- **Given records**
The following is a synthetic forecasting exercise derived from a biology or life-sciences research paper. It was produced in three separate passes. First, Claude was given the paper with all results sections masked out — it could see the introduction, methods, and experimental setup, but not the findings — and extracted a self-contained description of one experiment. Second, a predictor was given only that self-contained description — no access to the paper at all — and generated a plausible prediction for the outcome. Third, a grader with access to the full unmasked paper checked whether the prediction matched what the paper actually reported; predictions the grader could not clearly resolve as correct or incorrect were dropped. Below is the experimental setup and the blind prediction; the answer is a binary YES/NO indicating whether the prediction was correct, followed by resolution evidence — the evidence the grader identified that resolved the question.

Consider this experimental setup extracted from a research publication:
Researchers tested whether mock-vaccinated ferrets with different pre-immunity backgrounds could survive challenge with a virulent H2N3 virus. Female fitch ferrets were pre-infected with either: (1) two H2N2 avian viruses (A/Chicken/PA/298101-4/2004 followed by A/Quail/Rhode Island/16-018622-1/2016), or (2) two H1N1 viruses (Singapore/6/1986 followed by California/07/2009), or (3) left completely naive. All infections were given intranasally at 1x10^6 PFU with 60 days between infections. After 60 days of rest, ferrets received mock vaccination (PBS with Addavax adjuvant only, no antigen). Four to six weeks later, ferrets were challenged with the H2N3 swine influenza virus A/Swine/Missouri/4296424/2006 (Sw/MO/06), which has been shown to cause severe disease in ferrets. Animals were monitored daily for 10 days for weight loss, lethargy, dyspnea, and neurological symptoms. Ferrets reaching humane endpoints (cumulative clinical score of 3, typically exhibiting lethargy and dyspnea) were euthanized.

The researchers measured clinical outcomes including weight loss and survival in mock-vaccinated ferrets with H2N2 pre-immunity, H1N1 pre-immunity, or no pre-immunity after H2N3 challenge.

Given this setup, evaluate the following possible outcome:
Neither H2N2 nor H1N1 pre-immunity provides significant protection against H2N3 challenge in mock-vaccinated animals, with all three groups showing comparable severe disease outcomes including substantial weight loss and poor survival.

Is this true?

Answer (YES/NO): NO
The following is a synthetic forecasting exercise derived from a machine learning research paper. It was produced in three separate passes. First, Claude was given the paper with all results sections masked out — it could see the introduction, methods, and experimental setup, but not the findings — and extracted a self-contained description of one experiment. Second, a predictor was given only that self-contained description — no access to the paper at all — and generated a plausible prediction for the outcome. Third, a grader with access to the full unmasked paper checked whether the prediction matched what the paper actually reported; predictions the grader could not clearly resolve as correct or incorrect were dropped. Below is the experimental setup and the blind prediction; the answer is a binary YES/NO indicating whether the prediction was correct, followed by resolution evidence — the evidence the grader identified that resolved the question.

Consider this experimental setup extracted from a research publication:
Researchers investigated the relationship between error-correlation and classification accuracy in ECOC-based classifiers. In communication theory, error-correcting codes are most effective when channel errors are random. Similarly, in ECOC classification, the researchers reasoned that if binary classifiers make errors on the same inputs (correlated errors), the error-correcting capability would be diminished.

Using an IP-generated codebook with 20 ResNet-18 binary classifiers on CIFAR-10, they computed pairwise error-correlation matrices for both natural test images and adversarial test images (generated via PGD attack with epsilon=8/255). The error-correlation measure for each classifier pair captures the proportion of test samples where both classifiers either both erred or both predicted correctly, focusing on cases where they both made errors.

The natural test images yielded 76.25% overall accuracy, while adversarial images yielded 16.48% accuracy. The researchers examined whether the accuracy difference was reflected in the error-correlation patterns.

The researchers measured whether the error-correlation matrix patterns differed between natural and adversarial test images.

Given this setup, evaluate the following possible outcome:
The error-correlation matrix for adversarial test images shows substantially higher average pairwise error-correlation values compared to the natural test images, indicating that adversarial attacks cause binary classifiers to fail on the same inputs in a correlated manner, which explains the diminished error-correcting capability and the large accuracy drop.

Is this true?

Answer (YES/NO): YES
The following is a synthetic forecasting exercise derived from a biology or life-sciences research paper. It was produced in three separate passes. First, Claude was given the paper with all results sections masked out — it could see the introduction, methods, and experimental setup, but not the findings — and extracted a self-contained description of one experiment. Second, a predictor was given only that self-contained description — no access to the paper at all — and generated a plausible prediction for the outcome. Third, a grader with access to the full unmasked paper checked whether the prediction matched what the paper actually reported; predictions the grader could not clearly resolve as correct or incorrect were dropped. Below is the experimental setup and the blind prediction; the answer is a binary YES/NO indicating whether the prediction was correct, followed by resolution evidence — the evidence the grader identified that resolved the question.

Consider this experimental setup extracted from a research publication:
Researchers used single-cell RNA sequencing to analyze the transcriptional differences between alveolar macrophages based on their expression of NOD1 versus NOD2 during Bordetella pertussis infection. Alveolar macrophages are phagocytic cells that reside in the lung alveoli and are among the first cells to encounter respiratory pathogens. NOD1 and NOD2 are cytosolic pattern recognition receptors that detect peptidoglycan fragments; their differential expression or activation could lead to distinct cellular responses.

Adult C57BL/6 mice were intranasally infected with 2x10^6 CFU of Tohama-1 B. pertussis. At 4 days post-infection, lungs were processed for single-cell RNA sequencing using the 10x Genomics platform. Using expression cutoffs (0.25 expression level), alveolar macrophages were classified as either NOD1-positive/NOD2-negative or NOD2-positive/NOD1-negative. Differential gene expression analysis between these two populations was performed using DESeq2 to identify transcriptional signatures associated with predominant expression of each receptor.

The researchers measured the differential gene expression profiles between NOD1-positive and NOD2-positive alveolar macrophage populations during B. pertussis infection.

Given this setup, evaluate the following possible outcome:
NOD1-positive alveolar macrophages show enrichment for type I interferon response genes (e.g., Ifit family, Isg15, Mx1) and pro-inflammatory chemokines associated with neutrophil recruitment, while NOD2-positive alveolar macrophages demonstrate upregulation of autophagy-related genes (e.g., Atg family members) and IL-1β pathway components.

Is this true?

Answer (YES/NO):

- **Task to carry out**
In the entries above, the lines between the one holding "The error-correlation matrix for" and the one holding "Answer (YES/NO): YES", inclusive, are to be printed exactly as written, and those alone.

- **Answer section**
The error-correlation matrix for adversarial test images shows substantially higher average pairwise error-correlation values compared to the natural test images, indicating that adversarial attacks cause binary classifiers to fail on the same inputs in a correlated manner, which explains the diminished error-correcting capability and the large accuracy drop.

Is this true?

Answer (YES/NO): YES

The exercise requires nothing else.